Dorian Gray, oldukça yakışıklı ve saygın bir genç adam. Dorian bir gün Basil Hallward isimli bir ressamla karşılaşıyor. Bu ressam Dorian'ın temiz kalbi ve yakışıklılığı karşısında büyüleniyor ve onun bir portresini çizmek istiyor. Basil onu Lord Henry ile tanıştırdıktan sonra bu adamın sözlerinin etkisinde kalan Dorian adım adım değişmeye başlıyor. Portrenin bitmiş halini gördükten sonra içten bir yakarışla birlikte "Keşke benim yerime bu portre yaşlansa da ben hep genç kalsam" diyor. Ve sonra bu dileği gerçekleşiyor... Devamında yaşananlar için ise lütfen kitaba buyurun
Kitap, ana karakter olan Dorian ile dostları Basil ve Henry'i anlatıyor. Oscar Wilde bu karakterler için: "Basil Hallward ben olduğumu sandığım kişidir; Lord Henry dünyanın ben sandığı kişidir; Dorian ise benim olmak istediğim kişidir, belki başka bir çağda..." diye not düşmüş.

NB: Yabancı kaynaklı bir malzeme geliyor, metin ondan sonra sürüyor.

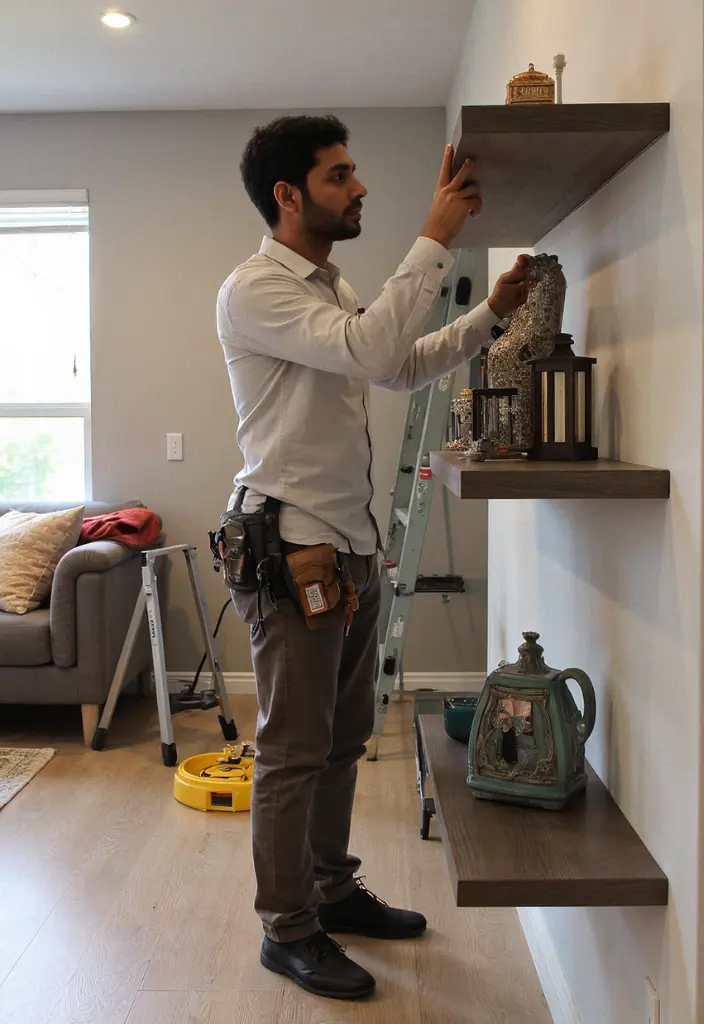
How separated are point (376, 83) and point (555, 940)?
325cm

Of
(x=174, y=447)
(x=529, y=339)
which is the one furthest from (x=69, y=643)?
(x=529, y=339)

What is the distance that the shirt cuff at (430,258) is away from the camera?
1575mm

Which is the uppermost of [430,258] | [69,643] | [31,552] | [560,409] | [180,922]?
[430,258]

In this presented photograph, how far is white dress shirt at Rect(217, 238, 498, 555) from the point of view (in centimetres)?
180

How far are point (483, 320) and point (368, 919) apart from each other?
4.38 ft

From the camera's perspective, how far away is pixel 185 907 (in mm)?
2369

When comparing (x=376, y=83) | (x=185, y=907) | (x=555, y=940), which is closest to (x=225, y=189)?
(x=376, y=83)

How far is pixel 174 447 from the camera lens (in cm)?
435

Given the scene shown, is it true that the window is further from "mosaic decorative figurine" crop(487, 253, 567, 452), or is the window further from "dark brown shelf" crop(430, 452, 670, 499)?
"dark brown shelf" crop(430, 452, 670, 499)

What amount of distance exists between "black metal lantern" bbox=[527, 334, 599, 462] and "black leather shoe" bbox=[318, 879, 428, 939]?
124 cm

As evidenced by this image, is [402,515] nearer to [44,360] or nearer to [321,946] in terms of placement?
[321,946]

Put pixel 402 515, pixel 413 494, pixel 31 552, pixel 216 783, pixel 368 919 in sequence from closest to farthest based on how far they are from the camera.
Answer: pixel 368 919, pixel 216 783, pixel 413 494, pixel 402 515, pixel 31 552

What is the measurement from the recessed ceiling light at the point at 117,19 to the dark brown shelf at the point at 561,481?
8.64ft

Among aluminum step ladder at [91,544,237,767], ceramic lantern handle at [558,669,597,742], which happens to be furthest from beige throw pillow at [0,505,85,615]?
ceramic lantern handle at [558,669,597,742]
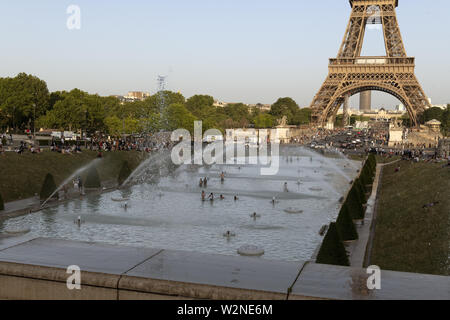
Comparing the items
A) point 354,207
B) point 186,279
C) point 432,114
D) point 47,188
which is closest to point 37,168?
point 47,188

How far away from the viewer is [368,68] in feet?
371

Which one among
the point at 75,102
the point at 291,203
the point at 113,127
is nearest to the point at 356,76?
the point at 113,127

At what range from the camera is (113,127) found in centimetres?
9969

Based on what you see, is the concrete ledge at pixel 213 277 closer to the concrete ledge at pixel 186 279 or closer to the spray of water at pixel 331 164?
the concrete ledge at pixel 186 279

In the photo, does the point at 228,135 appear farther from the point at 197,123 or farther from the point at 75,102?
the point at 75,102

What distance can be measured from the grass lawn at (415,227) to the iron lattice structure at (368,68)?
78.7 m

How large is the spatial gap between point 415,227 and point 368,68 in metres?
99.0

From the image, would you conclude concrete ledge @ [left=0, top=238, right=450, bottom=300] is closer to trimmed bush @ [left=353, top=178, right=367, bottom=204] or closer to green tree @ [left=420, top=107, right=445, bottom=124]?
trimmed bush @ [left=353, top=178, right=367, bottom=204]

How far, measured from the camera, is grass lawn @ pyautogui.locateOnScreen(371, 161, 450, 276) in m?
17.1

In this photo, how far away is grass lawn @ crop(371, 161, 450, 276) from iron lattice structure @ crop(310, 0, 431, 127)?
3100 inches

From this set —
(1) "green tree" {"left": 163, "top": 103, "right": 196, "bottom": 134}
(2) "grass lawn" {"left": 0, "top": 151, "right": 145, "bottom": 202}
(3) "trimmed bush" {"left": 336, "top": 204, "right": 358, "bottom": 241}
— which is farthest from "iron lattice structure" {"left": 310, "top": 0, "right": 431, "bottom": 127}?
(3) "trimmed bush" {"left": 336, "top": 204, "right": 358, "bottom": 241}

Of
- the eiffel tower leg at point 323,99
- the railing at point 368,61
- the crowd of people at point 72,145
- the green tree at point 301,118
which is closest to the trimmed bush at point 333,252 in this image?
the crowd of people at point 72,145

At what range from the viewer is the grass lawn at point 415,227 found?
1711 centimetres
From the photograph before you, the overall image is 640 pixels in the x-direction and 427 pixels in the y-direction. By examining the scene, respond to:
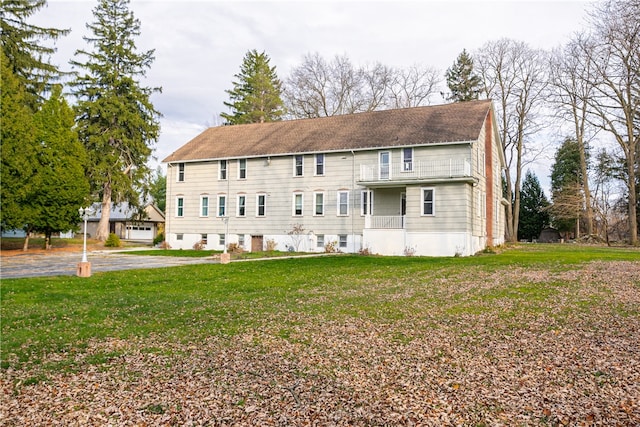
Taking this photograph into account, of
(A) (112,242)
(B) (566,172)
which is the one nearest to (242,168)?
(A) (112,242)

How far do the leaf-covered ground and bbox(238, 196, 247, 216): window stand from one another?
21300 mm

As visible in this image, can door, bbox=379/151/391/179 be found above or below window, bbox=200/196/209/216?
above

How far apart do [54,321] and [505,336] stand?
25.1ft

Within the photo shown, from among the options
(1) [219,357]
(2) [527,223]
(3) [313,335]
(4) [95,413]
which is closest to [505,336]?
(3) [313,335]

Oscar Wilde'ye ait tek roman olması çok üzücü. Kalemi oldukça güçlü ve insanın ruhunun derinliklerine, en karanlık köşelere ulaşabilirken; aynı zamanda toplumsal değerlere de nokta atışı yapan felsefi bir eser çıkartmış ortaya. Romanın, on dokuzuncu yüzyılda yazıldığı düşünülecek olursa büyük bir eser olduğunu rahatlıkla söyleyebiliriz.